Sürdürülebilir iş stratejileri kapsamında tüm bu kavramları bütünlüklü olarak düşünürsek; iklim değişikliği, gelir eşitsizliği, kaynakların tüketilmesi, insan haklarının savunulması gibi konular üzerinde projeler kurgulanabilir. Çevreyi ve aynı zamanda çalışanlarınızı koruyan, sürdürülebilir olan bir strateji oluşturmak şirketinizin olası kriz durumlarında elini güçlendirecektir. Birleşmiş Milletler tarafından belirlenen ve 2016 yılında açıklanan sürdürülebilirlik kalkınma hedefleri kapsamında hareket etmek aslında sürdürülebilirliğin üç boyutunu da kapsar. Belirlenen 17 amaç temelde şu üç ana amaç çerçevesinde şekillenen alt başlıklardır: 1. Aşırı yoksulluğu sona erdirmek. 2. Eşitsizlik ve adaletsizlik ile mücadele. 3. İklim değişikliğini düzeltme. Şirketlerin, kurumların ve STK’ların sürdürülebilirlik aksiyonları alırken kavramın bu temel üç boyutunu göz önüne alarak stratejilerini kurmaları gerekmektedir.
İş Hayatında Sürdürülebilirlik Örnekleri
Bir şirketin ihtiyaç duyacağı hammadde kaynaklarında iklim değişikliği sebebiyle bir azalma bekleniyorsa, şirket satın alma stratejisinde değişikliğe gidip farklı coğrafyalardaki tedarikçilerle beraber anlaşma yoluna gidebilmelidir. Diğer bir örnek, hukuki yaptırımlar/regülasyonlar sebebiyle bir şirket için ileriki senelerde belirli ürünlerin satışı mümkün olmayacak yahut da maliyet artışı gelecek ise şirketlerin bu etkileri büyük oranda engellemek adına, yeni yatırımlara yönelmeleri gerekebilir.
Şirketlerin sürdürülebilirlik stratejilerinin şirketin misyon ve vizyonuyla paralel çizgide olduğu, bu stratejilerden sorumlu kişinin olduğu, bu stratejilerin doğru biçimde performans göstergelerine bağlandığı, ve iletişimin bütün organizasyona doğru bir biçimde yayılması kriterleri önemlidir.
Buna rağmen şirket içi olan politikaların pek çoğunun sürdürülebilirliğin yasalarla kontrol edilen konular üzerine oluşturulması yahut çevresel konularının göz ardı edilmesi, sürdürülebilirlik konusuna yer alan bütün perspektiflere hakim olunamamasından kaynaklanıyor.

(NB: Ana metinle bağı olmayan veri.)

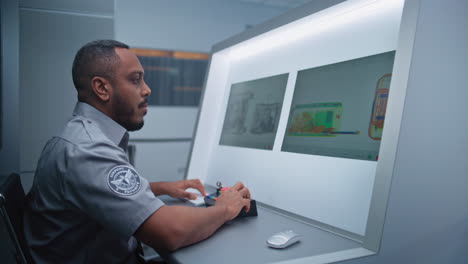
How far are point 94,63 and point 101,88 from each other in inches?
3.1

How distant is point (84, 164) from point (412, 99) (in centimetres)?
80

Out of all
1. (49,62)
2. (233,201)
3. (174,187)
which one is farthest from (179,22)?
(233,201)

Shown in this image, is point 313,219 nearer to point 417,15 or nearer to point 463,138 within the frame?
point 463,138

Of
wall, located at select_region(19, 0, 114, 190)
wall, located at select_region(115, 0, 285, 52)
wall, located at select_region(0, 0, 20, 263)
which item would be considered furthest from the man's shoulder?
wall, located at select_region(115, 0, 285, 52)

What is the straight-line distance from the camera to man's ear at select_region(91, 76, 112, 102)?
3.43ft

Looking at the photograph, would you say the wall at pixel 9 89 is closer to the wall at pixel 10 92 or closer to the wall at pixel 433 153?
the wall at pixel 10 92

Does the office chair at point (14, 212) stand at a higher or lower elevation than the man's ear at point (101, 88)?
lower

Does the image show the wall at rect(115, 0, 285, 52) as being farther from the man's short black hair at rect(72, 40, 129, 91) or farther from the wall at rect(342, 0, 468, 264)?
the wall at rect(342, 0, 468, 264)

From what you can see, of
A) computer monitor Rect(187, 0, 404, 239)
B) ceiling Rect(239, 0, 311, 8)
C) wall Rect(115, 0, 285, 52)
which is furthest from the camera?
ceiling Rect(239, 0, 311, 8)

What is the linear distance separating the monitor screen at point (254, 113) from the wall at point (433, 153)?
64 centimetres

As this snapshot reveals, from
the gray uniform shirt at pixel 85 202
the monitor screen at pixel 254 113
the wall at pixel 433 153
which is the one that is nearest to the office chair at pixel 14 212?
the gray uniform shirt at pixel 85 202

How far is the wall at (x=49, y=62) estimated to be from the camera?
5.94 feet

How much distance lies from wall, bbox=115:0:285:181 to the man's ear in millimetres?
2948

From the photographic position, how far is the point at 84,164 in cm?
85
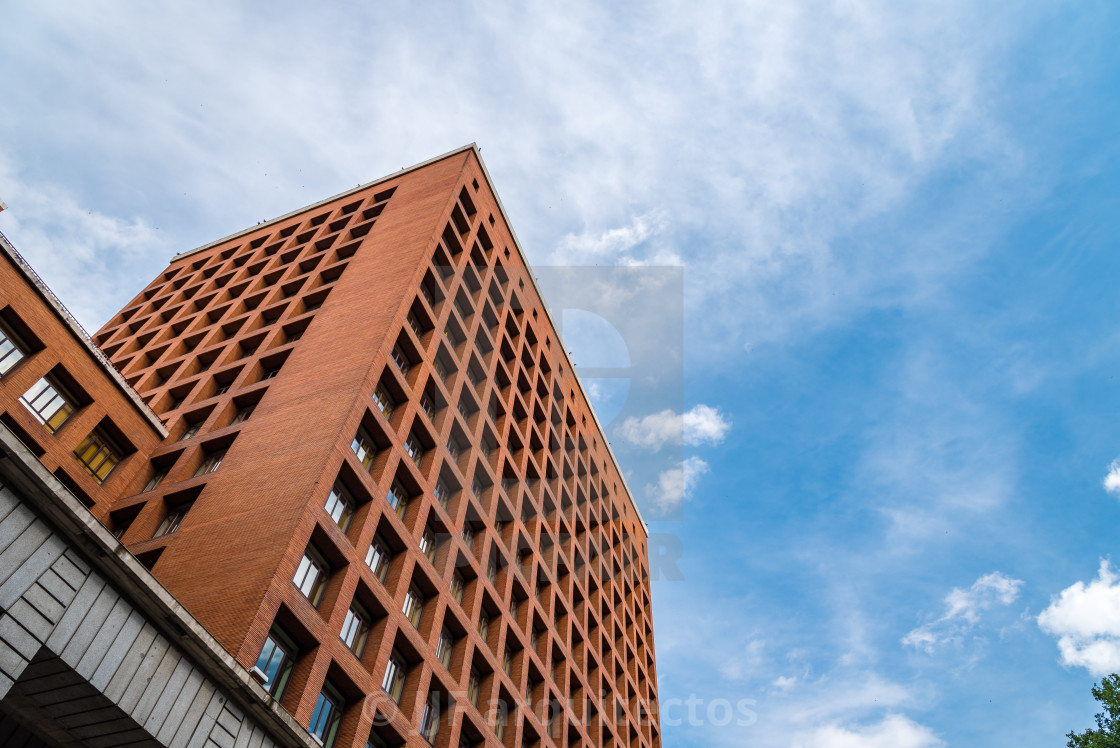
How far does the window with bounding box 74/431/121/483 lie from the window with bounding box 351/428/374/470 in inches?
382

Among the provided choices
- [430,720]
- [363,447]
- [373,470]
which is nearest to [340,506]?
[373,470]

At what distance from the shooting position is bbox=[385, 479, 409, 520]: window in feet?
96.7

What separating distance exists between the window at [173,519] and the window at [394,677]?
Result: 28.5 ft

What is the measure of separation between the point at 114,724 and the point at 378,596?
1006 centimetres

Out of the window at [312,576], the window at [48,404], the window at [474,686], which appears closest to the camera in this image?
the window at [312,576]

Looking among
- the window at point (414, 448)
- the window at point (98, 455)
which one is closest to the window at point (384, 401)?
the window at point (414, 448)

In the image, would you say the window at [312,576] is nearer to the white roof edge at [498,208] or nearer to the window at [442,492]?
the window at [442,492]

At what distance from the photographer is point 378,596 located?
1006 inches

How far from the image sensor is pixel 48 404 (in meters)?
27.2

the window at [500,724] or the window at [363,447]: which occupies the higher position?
the window at [363,447]

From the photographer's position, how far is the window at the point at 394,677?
25547 mm

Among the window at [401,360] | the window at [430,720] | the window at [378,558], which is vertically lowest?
the window at [430,720]

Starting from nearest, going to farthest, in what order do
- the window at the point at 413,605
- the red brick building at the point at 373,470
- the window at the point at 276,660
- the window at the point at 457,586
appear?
the window at the point at 276,660 → the red brick building at the point at 373,470 → the window at the point at 413,605 → the window at the point at 457,586

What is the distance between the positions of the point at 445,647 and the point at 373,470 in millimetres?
7874
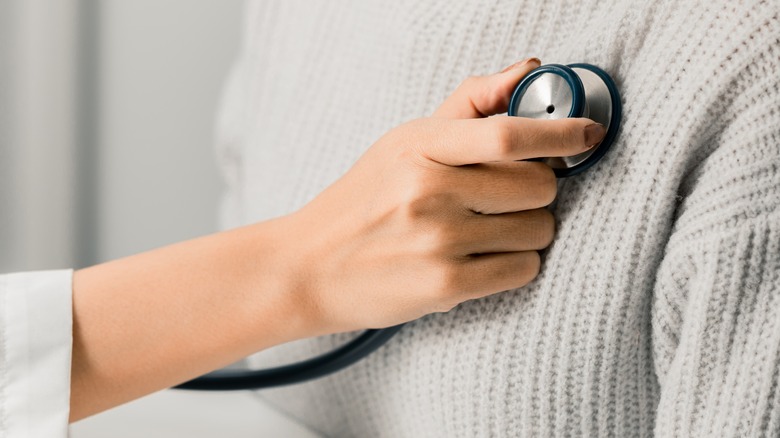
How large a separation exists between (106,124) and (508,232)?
103 centimetres

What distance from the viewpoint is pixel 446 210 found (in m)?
0.57

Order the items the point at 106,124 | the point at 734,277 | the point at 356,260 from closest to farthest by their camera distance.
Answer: the point at 734,277 < the point at 356,260 < the point at 106,124

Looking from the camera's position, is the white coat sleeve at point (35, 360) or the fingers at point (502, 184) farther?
the white coat sleeve at point (35, 360)

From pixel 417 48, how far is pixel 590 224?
0.81ft

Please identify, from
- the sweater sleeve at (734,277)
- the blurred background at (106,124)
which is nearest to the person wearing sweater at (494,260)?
the sweater sleeve at (734,277)

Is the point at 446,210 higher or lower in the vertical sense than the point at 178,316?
higher

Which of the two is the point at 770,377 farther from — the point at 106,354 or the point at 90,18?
the point at 90,18

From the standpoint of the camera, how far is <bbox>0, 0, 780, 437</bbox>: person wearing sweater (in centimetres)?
53

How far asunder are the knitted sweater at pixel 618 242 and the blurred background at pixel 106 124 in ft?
2.21

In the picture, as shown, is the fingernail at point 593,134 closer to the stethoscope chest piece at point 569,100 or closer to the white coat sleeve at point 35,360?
A: the stethoscope chest piece at point 569,100

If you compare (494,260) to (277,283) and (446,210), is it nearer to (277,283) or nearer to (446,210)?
(446,210)

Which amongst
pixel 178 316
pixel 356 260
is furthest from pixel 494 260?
pixel 178 316

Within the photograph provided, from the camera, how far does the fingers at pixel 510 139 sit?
21.0 inches

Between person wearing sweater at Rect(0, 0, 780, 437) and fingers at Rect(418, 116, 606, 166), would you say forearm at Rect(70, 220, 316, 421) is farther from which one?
fingers at Rect(418, 116, 606, 166)
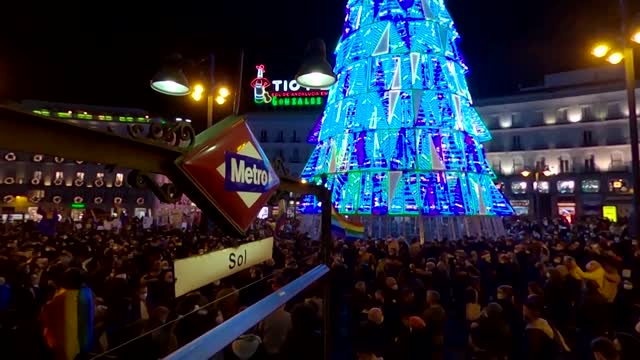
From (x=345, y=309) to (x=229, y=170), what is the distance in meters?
11.3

Sürdürülebilirlik Uzmanının Görevleri
Bu noktalarda temel konu, şirketlerin ve uzmanın toplumdaki rolünü yalnızca ekonomik değil daha geniş olan bir açıdan değerlendirerek sosyal ve çevresel manada da şirketlerin sorumluluğu olduğudur.
Fakat bu şekilde şirketlerin sürdürülebilir bir biçimde uzun vadede operasyonlarına karlı bir biçimde devam edebileceği öngörülmektedir. Sürdürülebilirlik kavramsal manada şirketler tarafından rekabet unsuru olarak algılandığında, sürdürülebilirliğe yasal düzenlemeler ve getirdiği yükümlülükler dahilinde yaklaşan şirketlerin, ilerleyen dönemlerde risk alabilen, girişimci bir yaklaşım tarzını sergileyebilecekleri görülmektedir.
Şirketlerde sürdürülebilirlik genel kurum stratejisinden ayrı şekilde olabileceği gibi, şirketlerin genel kurum stratejisinin bünyesine de entegre edilebilir. Her iki biçimde de önemli olan konu, sürdürülebilirlik ile beraber bağlantılı şirket içerisinde ve dışarısındaki temel olan gelişme ve beklentilerin, şirket stratejisini oluştururken önemli veri kaynaklarını değerlendirme gerekliliğidir.